The original song was based on an observation of the Martin Luther King Jr’s funeral, but Bagewadi echoed it as the reflection of his own experiences as a Muslim and Indian American.
“I see somebody marching in the street. I see somebody crying in the street. I see somebody dying in the street.’ [I was] struck… how simple it was, how poignant it was,” Bagewadi told Public Radio International (PRI) reported.
“What needs to be done here is simple. Muslims need to ally ourselves with those who have paved a path for us and who has been on the front line of the struggles. So we need to appropriate their struggle. We need to appropriate the pain,” Bagewadi said.
Bagewadi was born to Indian Muslim parents in Chicago. His father was a journalist, one of the few in India to cover the Civil Rights Movement in the 1960s and 70s, American Bazaar Online reported on Tuesday.
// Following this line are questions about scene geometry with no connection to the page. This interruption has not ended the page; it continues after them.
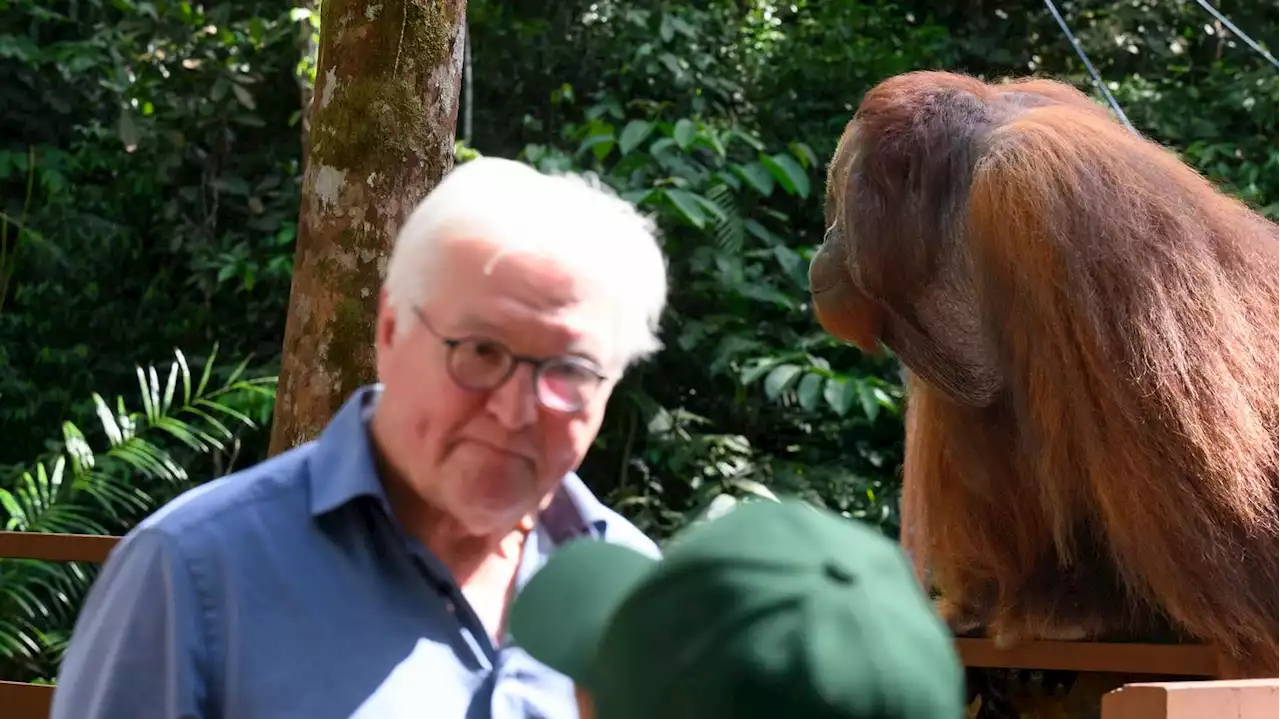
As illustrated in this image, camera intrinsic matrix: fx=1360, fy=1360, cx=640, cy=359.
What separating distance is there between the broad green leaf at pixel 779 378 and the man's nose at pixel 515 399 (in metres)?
3.06

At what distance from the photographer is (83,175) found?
19.1 feet

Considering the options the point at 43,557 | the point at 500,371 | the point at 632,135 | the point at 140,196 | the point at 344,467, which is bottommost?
the point at 140,196

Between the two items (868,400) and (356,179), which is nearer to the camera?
(356,179)

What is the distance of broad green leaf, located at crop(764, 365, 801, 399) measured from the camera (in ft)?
13.6

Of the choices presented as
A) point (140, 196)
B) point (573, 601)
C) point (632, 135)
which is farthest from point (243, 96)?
point (573, 601)

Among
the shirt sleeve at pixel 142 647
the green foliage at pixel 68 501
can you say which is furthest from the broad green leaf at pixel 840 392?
the shirt sleeve at pixel 142 647

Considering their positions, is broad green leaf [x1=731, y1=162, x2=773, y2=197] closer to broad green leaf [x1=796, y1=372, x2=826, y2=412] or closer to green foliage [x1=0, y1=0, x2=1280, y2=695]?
green foliage [x1=0, y1=0, x2=1280, y2=695]

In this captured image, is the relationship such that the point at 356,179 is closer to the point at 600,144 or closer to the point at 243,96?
the point at 600,144

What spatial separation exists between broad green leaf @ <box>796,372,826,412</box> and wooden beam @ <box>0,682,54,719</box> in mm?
2349

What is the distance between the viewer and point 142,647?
100cm

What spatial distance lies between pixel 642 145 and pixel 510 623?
4061 millimetres

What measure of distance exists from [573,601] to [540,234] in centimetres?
33

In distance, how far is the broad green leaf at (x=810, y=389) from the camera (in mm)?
4137

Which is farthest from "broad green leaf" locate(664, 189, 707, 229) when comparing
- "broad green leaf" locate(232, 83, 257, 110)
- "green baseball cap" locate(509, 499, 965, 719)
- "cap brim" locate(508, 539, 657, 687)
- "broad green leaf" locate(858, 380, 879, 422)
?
"green baseball cap" locate(509, 499, 965, 719)
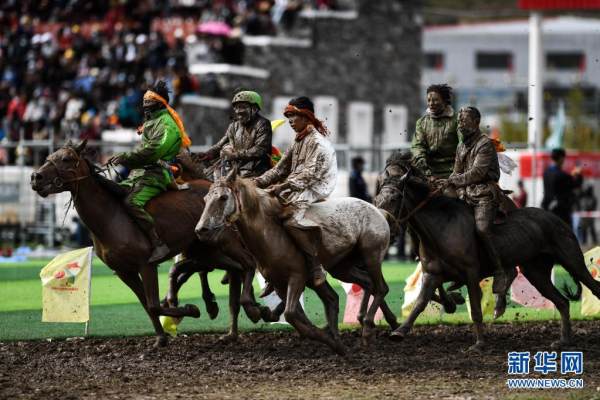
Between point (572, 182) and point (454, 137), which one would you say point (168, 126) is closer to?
point (454, 137)

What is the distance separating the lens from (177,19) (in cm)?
3875

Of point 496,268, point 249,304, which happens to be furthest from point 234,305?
point 496,268

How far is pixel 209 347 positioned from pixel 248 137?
2.51 m

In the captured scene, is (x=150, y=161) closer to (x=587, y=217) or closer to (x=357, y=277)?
(x=357, y=277)

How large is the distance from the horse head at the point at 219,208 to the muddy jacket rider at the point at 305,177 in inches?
29.2

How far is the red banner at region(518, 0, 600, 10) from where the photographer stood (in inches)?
1261

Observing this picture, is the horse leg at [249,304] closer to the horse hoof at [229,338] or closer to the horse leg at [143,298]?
the horse hoof at [229,338]

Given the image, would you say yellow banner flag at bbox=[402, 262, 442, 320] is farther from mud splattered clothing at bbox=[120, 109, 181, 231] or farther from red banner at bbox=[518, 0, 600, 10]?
red banner at bbox=[518, 0, 600, 10]

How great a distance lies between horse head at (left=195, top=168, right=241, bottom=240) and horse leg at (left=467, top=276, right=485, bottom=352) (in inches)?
119

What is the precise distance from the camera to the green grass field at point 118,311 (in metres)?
15.4

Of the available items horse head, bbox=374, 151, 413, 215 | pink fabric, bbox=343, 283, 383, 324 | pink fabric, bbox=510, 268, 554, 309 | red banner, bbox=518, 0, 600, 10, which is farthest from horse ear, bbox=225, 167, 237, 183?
red banner, bbox=518, 0, 600, 10

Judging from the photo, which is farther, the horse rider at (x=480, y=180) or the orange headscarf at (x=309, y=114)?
the horse rider at (x=480, y=180)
“My father was always drawn to the black artistic expressions and read Lanston Hughes, Zora Hurston,” Bagewadi added.
“You listen to Curtis Mayfield sing ‘people get ready, there’s a train a comin.’ You listen to Mahalia Jackson singing ‘Joshua Fit The Battle of Jericho.’ If that doesn’t galvanise you, I don’t know what will,” he said.
Music has more power than mere words, he added.